Nicolas Lerouge lié à Jean-Baptiste Le Brun (aîné) par son premier mariage était particulièrement actif vers 1785-1789 bien qu’il ait débuté son activité de marchand en appartement dans les années 1770. Les liens qui rapprochaient les deux hommes confortèrent certainement leur commerce et association où bon nombre de meubles de Boulle ont transité par leur intermédiaire, en tant qu’agent, vendeur ou acheteur. Si l’on prend comme exemple notre commode, elle fut présentée en vente publique par J-B. Le Brun en décembre 1787 et achetée par Lerouge qui possédait déjà « une commode de Boule » signalée dans la chambre à coucher du couple Lerouge dans l’inventaire dressé après le décès de son épouse en avril de la même année. Lerouge a racheté divers meubles dans la vente de Lebrun aîné en 1791 avant de lui confier à la fin de 1799 la totalité de son fonds de marchandises. Les rouages complexes de ce type d’activité mettent en avant le schéma commercial de la fin du XVIIIe siècle et les opportunités qu’offrait le négoce des meubles Boulle.

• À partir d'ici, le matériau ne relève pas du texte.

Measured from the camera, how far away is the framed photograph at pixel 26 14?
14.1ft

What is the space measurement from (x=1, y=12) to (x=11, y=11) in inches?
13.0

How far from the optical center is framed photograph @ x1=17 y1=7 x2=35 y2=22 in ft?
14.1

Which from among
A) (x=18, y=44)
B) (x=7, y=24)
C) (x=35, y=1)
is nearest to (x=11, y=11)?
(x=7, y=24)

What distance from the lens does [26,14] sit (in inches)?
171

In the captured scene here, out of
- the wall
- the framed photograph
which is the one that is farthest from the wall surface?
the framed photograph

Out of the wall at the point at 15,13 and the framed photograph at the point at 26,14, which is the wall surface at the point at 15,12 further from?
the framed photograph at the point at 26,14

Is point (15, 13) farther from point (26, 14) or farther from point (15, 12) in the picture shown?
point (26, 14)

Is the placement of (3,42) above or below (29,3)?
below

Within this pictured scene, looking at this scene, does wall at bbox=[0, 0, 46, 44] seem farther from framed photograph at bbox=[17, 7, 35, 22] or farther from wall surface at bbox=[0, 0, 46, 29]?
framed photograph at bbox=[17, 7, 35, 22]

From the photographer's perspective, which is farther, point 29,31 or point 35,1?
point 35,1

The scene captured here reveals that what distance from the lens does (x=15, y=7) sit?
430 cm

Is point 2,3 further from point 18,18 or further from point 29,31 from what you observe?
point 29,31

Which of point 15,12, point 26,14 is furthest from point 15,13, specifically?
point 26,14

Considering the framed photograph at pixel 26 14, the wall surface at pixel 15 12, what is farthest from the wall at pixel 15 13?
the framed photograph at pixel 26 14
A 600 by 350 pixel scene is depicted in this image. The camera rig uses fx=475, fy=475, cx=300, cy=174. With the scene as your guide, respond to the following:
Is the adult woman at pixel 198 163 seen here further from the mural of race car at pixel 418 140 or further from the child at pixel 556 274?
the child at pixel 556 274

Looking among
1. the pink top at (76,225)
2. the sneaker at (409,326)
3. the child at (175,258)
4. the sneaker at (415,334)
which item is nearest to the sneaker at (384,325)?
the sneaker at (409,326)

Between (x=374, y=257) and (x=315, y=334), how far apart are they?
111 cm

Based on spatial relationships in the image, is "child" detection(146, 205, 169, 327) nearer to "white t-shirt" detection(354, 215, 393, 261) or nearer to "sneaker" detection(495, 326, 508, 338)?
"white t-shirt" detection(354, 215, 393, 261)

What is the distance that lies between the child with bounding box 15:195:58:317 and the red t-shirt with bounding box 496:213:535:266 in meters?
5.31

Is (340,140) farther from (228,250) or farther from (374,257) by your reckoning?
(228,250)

Les exemplaires répertoriés :
-La commode Brownlow (Christie’s à Londres le 13 mars 1929, lot 83), le pendant de notre commode, en marqueterie en première partie ; même ornementation de bronze doré ; avec un plateau en marbre veiné ceint d’une bordure en bronze doré. La description de commode n°1113 de la vente Crozat de Thiers peut correspondre à cette commode ; (fig. 11)
-La commode Rosebery (Sotheby’s Londres, le 17 avril 1964, lot 27) puis galerie Aveline : structure identique, en première partie et encadrement d’amarante, décor différent ; (fig. 12)
-la paire de commodes Hamilton, provenant de la collection du duc de Hamilton, vente les 17 et 19 juin 1882, lots 1282 et 1283, puis collection Mc Ilhenny, aujourd’hui conservée au Philadelphie Museum of Art (inv. 1986-26-82 et 83) : en marqueterie, première et contre-partie, même décor feuillagés ; (fig. 13)
-la commode Hodgkins, reproduite dans Feulner, Berlin, 1927, p.351
-la commode Ganay, vente à Paris, les 8-10 mai 1922, lot 255, en placage d’ébène et transformée.
-la paire de commodes de la collection Wallace à Londres, en marqueterie en première partie, réalisées vers 1850 (inv. F403-4)
-la paire de commodes Westminster, vente Christie’s Londres, le 12 mars 1925, lot 104
-la commode de Pauw (vente Sotheby’s Monaco, le lot 624) autrefois galerie Aveline entièrement en marqueterie de fleurs et bois de rapport ; (fig. 14).